Despite starting at a young age and considering the huge amount of time she had to devote to becoming a world-class pianist, Kern says she didn't sacrifice any aspect of her childhood.
"I was a normal child," Kern says. "I practiced five hours a day, but I always had time for books and painting, which I love to do, and school. I couldn't see myself without music. I was doing what I wanted to do."
Following her gold medal performance in the Van Cliburn competition, Kern was featured in "Playing on the Edge," the Peabody Award-winning documentary about the 11th Van Cliburn Competition that aired on PBS.
Her final round Cliburn competition performances with the Fort Worth Symphony Orchestra and maestro James Conlon are showcased in the PBS series "Concerto."
She has performed in many of the world's most important venues, including the Great Hall of the Moscow Conservatory; La Scala in Milan; the Salle Cortot in Paris; and the Kennedy Center in Washington, D.C.; and has appeared as soloist with the Bolshoi Theater, Moscow Philharmonic, St.
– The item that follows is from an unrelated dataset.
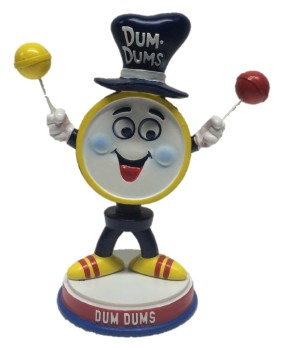 Dum Dums Bobblehead No Background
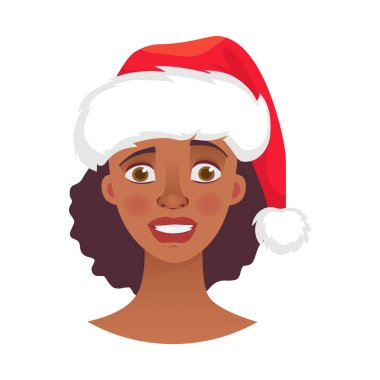 Christmas woman in santa claus hat. Emotions of african american woman face. Facial expression vector illustration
Petersburg Symphony, Russian National, China Symphony, Belgrade Philharmonic, La Scala Philharmonic, Torino Symphony, and Cape Town Symphony orchestras.
The Warsaw Philharmonic was founded in 1901. The 95-member orchestra has made more than 100 tours on five continents. Led by highly regarded Polish conductor Maestro Antoni Wit since 2002, the orchestra has performed at music festivals in Vienna, Prague, Berlin, Moscow, Brussels, Florence, and Athens, among others.